Every research project, at some point, has to find an answer to the following question: who actually needs this, and why would they reach for it? Mapping out the customer profiles and value proposition for this methodology felt like one of the more revealing steps of the process, mainly because it forced me to stop thinking like a researcher and start thinking like someone who has to explain why this matters to a stranger. Two potential users came to mind immediately, and they arrive at the same problem from different starting points.
Profile 1: the intermediate creative or researcher
This person already works in data visualization or data journalism. They know their tools, they have communicative goals, and they have probably already experimented with AI in some part of their process. The frustration is not unfamiliarity. It is the lack of structure. They write prompts without a clear framework, use AI across too many stages, and spend more time correcting output than creating. What they want is a workflow they can repeat, trust, and call their own. A process that saves resources, reduces noise, and keeps their authorial voice intact.
Profile 2: the student or freelancer new to data-driven storytelling
This person has just entered the field. They might be studying design, communication, or journalism, or picking up freelance work that is pushing them toward data narratives for the first time. AI feels both exciting and overwhelming. They do not yet have a reference point for what “good” looks like in this process, and the specialized terminology alone is enough to make them feel like they do not belong. What they need is not just a workflow but something that builds their confidence and knowledge at the same time as it guides their practice.
What this methodology could offer to both
For both profiles, the core offer is the same: a step-by-step framework that makes intentional AI use in data storytelling accessible, documented, and repeatable. For the intermediate user, it brings order to an already active practice. For the newcomer, it lowers the barrier to entry without oversimplifying the field.

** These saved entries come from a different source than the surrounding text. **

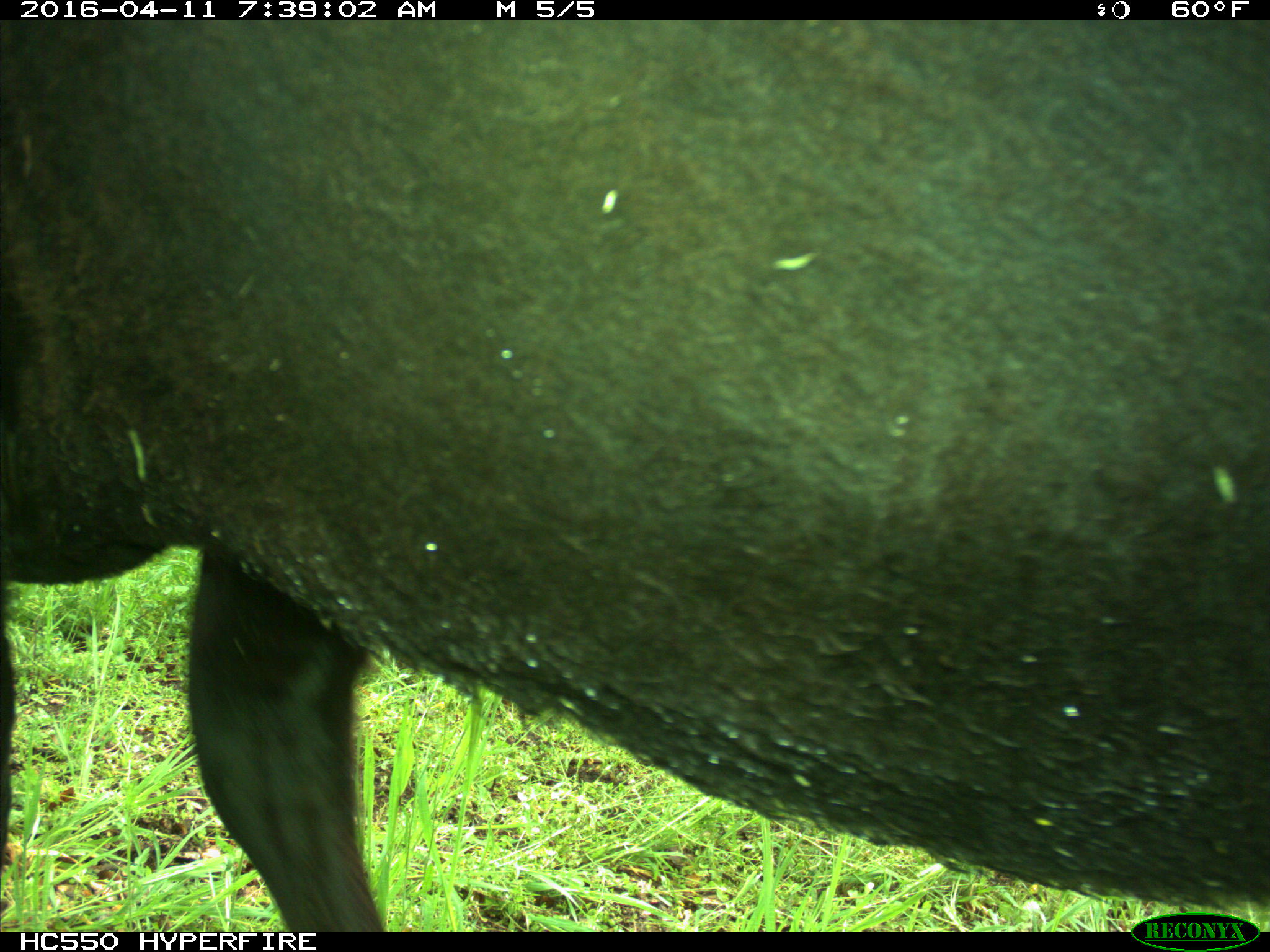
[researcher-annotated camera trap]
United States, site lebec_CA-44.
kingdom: Animalia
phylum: Chordata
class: Mammalia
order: Artiodactyla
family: Bovidae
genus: Bos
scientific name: Bos taurus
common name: domestic cow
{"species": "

The pain relievers are practical: fewer wasted prompts, a clear structure for each stage of the creative process, a built-in glossary so no one has to go looking for definitions elsewhere, and a simpler visual version for those who find dense theoretical language a barrier.
The gain creators go deeper. Both profiles walk away with more than a finished project. They build transferable skills, develop a personal voice in how they collaborate with AI, and become more conscious and ethical users of a tool that is not going away.